For folks who haven’t read the book, part of the introduction dives into Hubble’s Law—the theory that we live in an ever-expanding universe. The horizon line keeps receding, no matter how hard we chase it. To me, it’s the perfect metaphor for grief. We never cross a finish line and reach “the other side”—though over time, it does get less acute, less of a mindfuck.
So, how do we handle floating in the void? In cosmic motorcycle terms: we crew up and we learn to ride. We find companions in loss—people who’ve lived it too—and we experiment with care practices and rituals that help us stay in a personally-defined “right relationship” with our grief, despite the cultural pressure to sweep it under the rug.
Picture the motorcycle club: weathered leather (or a vegan alternative), maybe some glitter, tattoos—temporary or not. We stop at outer space gas stations for Slurpees and hot dogs. At first, we wobble on the bikes. But over time, we ride long stretches, pop the occasional wheelie, fix a flat, recover from a wipeout—because we’ve learned from each other, and we’ve got each other’s backs.
For the record, I’m not a motorcycle person in real life. I once spent a glorious day on the back of a Ducati from Tucson to the Mexican border and back, then kissed the ground when I got off alive—feeling VERY done with motorcycles. Bucket list, check. Zero tattoos for me. Lots of sunscreen. But in the cosmic motorcycle grief gang? I feel right at home.

Don’t you just love that. Thanks Carla. This is gold, as is the book. Buy it here.
So tell us readers, who is in your cosmic motorcycle grief gang? What tattoos of grief are you sporting? How have you moved toward accepting?




When you are my age, you have likely lost many loved ones and found that every loss is different, sometimes profoundly different. Sometimes the difference arises from ones underlying relationship to the one lost, sometimes from the magnitude of the love, sometimes from the condition of whether it was expected or not, before her time or not, and sometimes from where the person fit into the practicalities of life, like whether you were parenting together.

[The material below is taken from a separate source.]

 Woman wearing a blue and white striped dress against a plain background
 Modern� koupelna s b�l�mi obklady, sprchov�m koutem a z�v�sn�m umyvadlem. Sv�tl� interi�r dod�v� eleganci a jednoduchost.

No matter how many varied books you read to get ideas for how to handle the various losses for which old strategies haven't work (in my case at least ten such books), probably most of us never feel very expert.
I know I don't.
All I can really offer to someone grieving is to say that if what works for many others doesn't seem to work for you, try not to evaluate yourself negatively for it. We grieve differently, work on repair differently, take widely varied amounts of time even from one loss to the next, and embody some of our losses more smoothly than others.
I am on year ten of living inextricably interwined with one loss of mine.
I am glad you linked to the Paula Boss. Her work is a must read, I think, for ambiguous loss.
As I prepare to lead my third memorial for a close friend in the last nine months I say I’m “grief-ing.” I don’t know why, but it feels more descriptive of the complexities that I am feeling. Grieving also has a ring of the past-grieving what is past. I am also grieving what is and what is not present here and now.